What to produce »
In the Oracle Cluster Registry passage below, reproduce word for word everything from "The Oracle Clusterware" up to and including "backup directory (/backup/oracle).".

--- Text passage ---

The OCR must reside on a shared disk(s) that is accessible by all of the nodes in the cluster. Oracle Clusterware 10g Release 2 allows you to multiplex the OCR and Oracle recommends that you use this feature to ensure cluster high availability. Oracle Clusterware allows for a maximum of two OCR locations; one is the primary and the second is an OCR mirror. If you define a single OCR, then you should use external mirroring to provide redundancy. You can replace a failed OCR online, and you can update the OCR through supported APIs such as Enterprise Manager, the Server Control Utility (SRVCTL), or the Database Configuration Assistant (DBCA).

OCR SUMMARY

·         this is the central repository for the Oracle cluster: there we find all the information about the cluster in real-time;
·          CRS update the OCR with the information about the node failure or reconfiguration;
·          CSS update the OCR when a node is added or deleted;
·          NetCA, DBCA, SRVCTL update the OCR with the services information;
·          this is a binary file and cannot be edited;
·          the OCR information is cached on each node;
·          only one node (the master node) can update the OCR file => The master node has the OCR cache up-to-date in real time;
·          OCR file is automatically backed up in the OCR location every 4 hours:

       cd $CRS_HOME/cdata/<cluster name>
        ls
        backup00.ocr backup01.ocr backup02.ocr day.ocr day_.ocr week.ocr

·         OCR file can be backud up manually as well running the following command:
                  dd if=voting_disk_name of=backup_file_name

·         the OCR files are backed up for a week and overwritten in a circulary manner;
·          because the OCR is a key component of the Oracle cluster, the OCR file must be mirrored;
·          the OCR file can be exported, imported with ocrconfig command;    


There are two methods for OCR Backup (Oracle Cluster Registry)

1. Automatically generated OCR files under $CRS_HOME/cdata/crs
2. OCR export/logical backup


The Oracle Clusterware automatically creates OCR backups
-Every four hours: last three copies
-At the End of the Day: last two copies
-At the end of the week: last two copies
.

To backup OCR file, copy the generated file from $CRS_HOME/cdata/crs to your backup directory (/backup/oracle).

You must run the backup as “root”.

Run the below command to take OCR export backup.

--- Listing ---

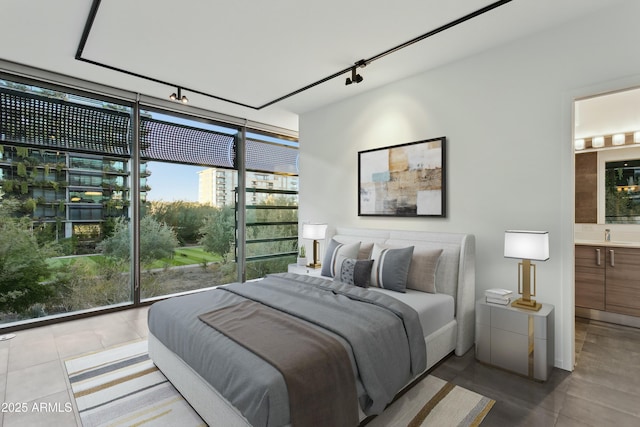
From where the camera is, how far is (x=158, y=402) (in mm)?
2232

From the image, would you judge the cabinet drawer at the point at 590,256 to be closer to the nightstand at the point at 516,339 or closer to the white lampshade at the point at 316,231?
the nightstand at the point at 516,339

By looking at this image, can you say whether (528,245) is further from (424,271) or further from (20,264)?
(20,264)

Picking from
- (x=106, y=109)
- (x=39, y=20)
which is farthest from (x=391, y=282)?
(x=106, y=109)

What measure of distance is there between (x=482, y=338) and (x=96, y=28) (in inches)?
169

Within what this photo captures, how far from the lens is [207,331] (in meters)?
2.04

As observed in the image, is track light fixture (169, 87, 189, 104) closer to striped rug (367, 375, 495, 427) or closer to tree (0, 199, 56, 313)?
tree (0, 199, 56, 313)

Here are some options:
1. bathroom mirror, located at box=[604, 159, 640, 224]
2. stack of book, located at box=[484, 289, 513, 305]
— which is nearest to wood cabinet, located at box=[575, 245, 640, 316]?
bathroom mirror, located at box=[604, 159, 640, 224]

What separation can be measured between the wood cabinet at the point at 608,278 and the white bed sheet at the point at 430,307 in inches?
81.9

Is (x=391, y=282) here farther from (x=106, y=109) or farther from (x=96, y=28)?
(x=106, y=109)

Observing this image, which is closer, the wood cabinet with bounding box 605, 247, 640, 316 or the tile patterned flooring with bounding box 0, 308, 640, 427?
the tile patterned flooring with bounding box 0, 308, 640, 427

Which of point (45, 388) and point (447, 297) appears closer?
point (45, 388)

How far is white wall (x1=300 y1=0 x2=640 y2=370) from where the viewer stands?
2586 mm

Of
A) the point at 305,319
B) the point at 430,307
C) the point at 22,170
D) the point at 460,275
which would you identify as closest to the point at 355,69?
the point at 460,275

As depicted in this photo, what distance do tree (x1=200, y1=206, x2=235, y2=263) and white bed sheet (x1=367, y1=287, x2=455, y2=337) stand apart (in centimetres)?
310
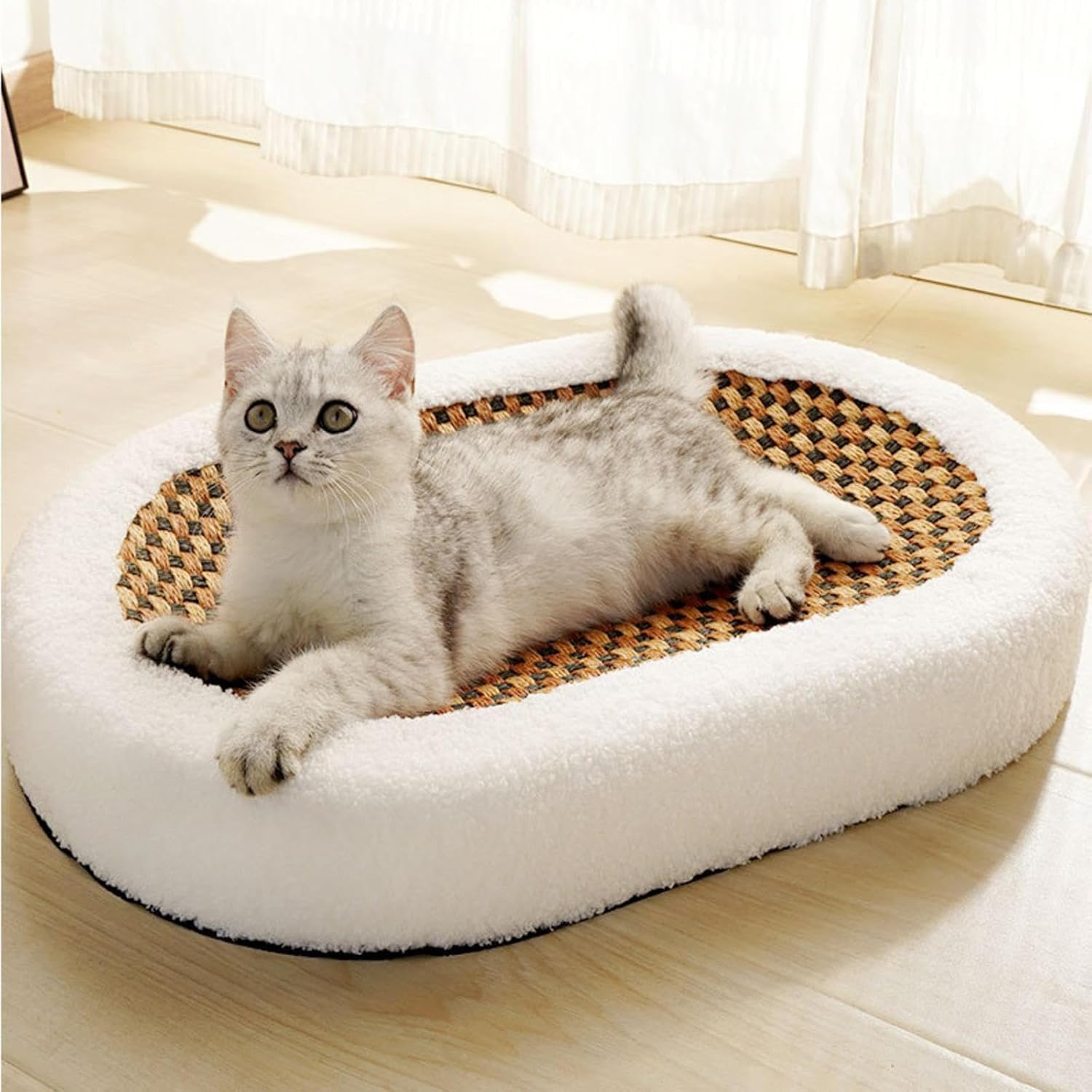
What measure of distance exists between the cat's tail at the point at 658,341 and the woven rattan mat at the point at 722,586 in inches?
2.6

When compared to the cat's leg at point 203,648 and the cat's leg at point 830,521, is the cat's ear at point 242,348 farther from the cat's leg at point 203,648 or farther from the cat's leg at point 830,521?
the cat's leg at point 830,521

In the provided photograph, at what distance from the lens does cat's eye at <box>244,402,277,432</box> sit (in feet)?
4.24

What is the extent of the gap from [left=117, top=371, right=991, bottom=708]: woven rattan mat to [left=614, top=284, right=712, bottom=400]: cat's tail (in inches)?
2.6

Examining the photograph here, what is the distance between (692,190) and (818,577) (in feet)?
3.32

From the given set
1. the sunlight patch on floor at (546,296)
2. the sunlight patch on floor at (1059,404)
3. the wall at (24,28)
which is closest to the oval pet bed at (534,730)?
the sunlight patch on floor at (1059,404)

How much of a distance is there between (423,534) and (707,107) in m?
1.25

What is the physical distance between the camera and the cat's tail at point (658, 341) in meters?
1.78

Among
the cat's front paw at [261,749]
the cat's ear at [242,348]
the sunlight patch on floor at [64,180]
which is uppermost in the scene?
the cat's ear at [242,348]

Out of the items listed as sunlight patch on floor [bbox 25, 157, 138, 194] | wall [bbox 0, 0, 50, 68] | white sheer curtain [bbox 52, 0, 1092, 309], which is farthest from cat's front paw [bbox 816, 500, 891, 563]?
wall [bbox 0, 0, 50, 68]

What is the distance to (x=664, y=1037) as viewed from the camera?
1.16 metres

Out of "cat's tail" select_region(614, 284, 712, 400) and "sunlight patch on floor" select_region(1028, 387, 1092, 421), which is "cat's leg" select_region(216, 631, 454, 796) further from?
"sunlight patch on floor" select_region(1028, 387, 1092, 421)

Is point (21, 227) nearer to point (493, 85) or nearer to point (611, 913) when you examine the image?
point (493, 85)

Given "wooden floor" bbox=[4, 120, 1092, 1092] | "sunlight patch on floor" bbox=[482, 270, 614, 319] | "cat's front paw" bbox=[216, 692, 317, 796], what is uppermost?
"cat's front paw" bbox=[216, 692, 317, 796]

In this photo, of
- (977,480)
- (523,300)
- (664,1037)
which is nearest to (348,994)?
(664,1037)
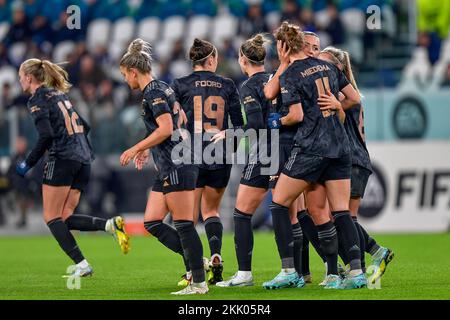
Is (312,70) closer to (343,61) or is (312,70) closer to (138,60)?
(343,61)

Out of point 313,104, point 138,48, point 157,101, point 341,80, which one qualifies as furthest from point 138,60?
point 341,80

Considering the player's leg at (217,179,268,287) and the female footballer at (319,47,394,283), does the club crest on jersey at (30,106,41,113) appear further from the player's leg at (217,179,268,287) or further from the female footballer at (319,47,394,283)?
the female footballer at (319,47,394,283)

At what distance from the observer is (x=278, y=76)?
8.66m

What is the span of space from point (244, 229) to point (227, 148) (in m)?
1.01

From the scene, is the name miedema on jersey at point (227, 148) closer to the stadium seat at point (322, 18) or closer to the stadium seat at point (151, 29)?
the stadium seat at point (322, 18)

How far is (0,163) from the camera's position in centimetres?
1959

---

Response to the task »
The Oracle Clusterware automatically creates OCR backups
-Every four hours: last three copies
-At the End of the Day: last two copies
-At the end of the week: last two copies
.

To backup OCR file, copy the generated file from $CRS_HOME/cdata/crs to your backup directory (/backup/oracle).